Presidente do Senado afirma que vê “com preocupação” a diminuição do cronogramada comissão especial do impeachment. Definição sobre o calendário só ocorrerá após a palavra final do presidente do Supremo, Ricardo Lewandowski

Por: Julia Chaib

 

No dia seguinte à redução da previsão do tempo de trabalho da comissão especial do impeachment, o presidente do Congresso, Renan Calheiros (PMDB-AL), disse “acompanhar, com preocupação, iniciativas que possam comprimir prazos” e suprimir o “direito de defesa”. Como se fosse um jogo de cartas marcadas, ontem, o advogado da presidente afastada Dilma Rousseff, José Eduardo Cardozo, pediu ao presidente do Supremo Tribunal Federal (STF), Ricardo Lewandowski, a garantia de 20 dias para as alegações finais da defesa e da acusação, de modo que a votação da pronúncia em plenário ocorra em só em setembro.

Inicialmente, o calendário apresentado pelo relator do processo na comissão especial, Antonio Anastasia (PSDB-MG), previa a fase da pronúncia para agosto. O prazo foi encurtado em 20 dias, para julho, depois que o presidente do colegiado, Raimundo Lira (PMDB-PB), aceitou uma questão de ordem da senadora Simone Tebet (PMDB-MS). Lira quer esperar a posição de Lewandowski para colocar o calendário em votação, o que pode ocorrer na segunda-feira.

Diante dos movimentos da base, a atual oposição vê um movimento do governo interino para acelerar o processo. O próprio ministro da Secretaria de Governo, Eliseu Padilha, disse na quinta-feira que há interesse de que o processo se resolva “o mais rápido possível”. Mas desde então, o presidente em exercício, Michel Temer, tem negado e demonstrado “indignação” com alegações de interferência do Planalto no processo.

A senadora peemedebista pediu a redução do calendário por entender que o prazo para as alegações finais de ambas as partes deve ser de cinco dias, com base no Código do Processo Penal (CPP). A proposta de Anastasia previa 15 dias para as alegações da acusação e da defesa, baseado na Lei nº 8.038, que rege as normas procedimentais no Superior Tribunal de Justiça e no Supremo.

Já a defesa quer se basear na Lei do Impeachment, nº 1.079, que não estabelece prazo para essa etapa do processo e pede no recurso pelo menos 20 dias para essa fase. Os advogados de Dilma entendem que o processo com base nessa lei deve ser análogo ao aplicado com Fernando Collor de Mello, em 1992. Naquele episódio, segundo o recurso, foram concedidos 20 dias para a defesa prévia. No recurso, afirma que as alegações finais são a “materialidade da defesa”, por isso, o prazo mínimo deve ser de 20 dias.

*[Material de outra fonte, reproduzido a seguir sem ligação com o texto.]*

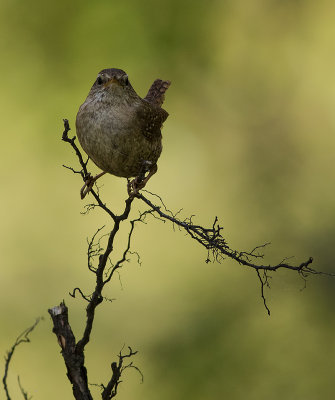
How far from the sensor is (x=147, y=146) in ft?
12.6

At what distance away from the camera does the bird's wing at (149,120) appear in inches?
151

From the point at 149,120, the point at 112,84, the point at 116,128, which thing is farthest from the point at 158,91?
the point at 116,128

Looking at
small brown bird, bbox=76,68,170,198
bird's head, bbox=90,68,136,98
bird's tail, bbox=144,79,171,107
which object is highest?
bird's tail, bbox=144,79,171,107

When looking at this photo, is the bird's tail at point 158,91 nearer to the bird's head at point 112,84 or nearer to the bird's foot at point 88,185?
the bird's head at point 112,84

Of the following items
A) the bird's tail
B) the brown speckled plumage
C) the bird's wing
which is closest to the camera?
the brown speckled plumage

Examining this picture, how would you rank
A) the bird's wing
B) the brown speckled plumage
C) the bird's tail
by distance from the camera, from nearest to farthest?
the brown speckled plumage < the bird's wing < the bird's tail

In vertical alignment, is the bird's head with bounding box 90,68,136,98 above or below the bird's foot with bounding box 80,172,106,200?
above

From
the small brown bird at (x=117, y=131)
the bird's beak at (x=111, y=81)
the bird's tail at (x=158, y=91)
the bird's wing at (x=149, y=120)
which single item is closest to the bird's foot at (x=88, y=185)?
the small brown bird at (x=117, y=131)

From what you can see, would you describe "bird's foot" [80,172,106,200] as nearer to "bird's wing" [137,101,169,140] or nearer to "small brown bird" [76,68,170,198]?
"small brown bird" [76,68,170,198]

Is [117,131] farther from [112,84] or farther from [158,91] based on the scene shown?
[158,91]

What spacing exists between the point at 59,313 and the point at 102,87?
1.30 metres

A comissão terminou na quinta-feira com tumulto, e a defesa se retirando da sala e alegando que Lira havia cometido “golpe” ao colocar para votação em bloco 81 requerimentos analisados por Anastasia. Como medida protelatória, aliados de Dilma queriam discuti-los um a um. Embora não faça parte da comissão, Renan disse ontem que o colegiado não pode usar “expedientes de discutível caráter democrático”.

“É imperioso agilizar o processo para que não se arraste indefinidamente. Para tal, é possível reduzir formalidades burocráticas, mas sem restringir o devido processo legal e, principalmente, o direito de defesa. Dez dias na história não pagam o ônus de suprimi-los”, disse Renan. O peemedebista também ponderou que não se pode sobrecarregar o presidente do STF, que também é o presidente do Senado para o processo de impeachment, e responde como uma instância máxima recursal. Ainda ontem, Cardozo recorreu contra a decisão da comissão que pode trabalhar com Dilma afastada por até 180 dias. “Dentro desses seis meses, acho que dá para terminar esse processo muito antes. Em princípio, pelo que estou avaliando hoje, em setembro, dando o prazo para todas as testemunhas, para fazer perícia, tudo”, explicou ontem Cardozo. O advogado arrolou 48 testemunhas. O número de pessoas foi questionado em recurso ao ministro do STF pelo líder do governo, Aloysio Nunes (PSDB-SP), que quer apenas 16.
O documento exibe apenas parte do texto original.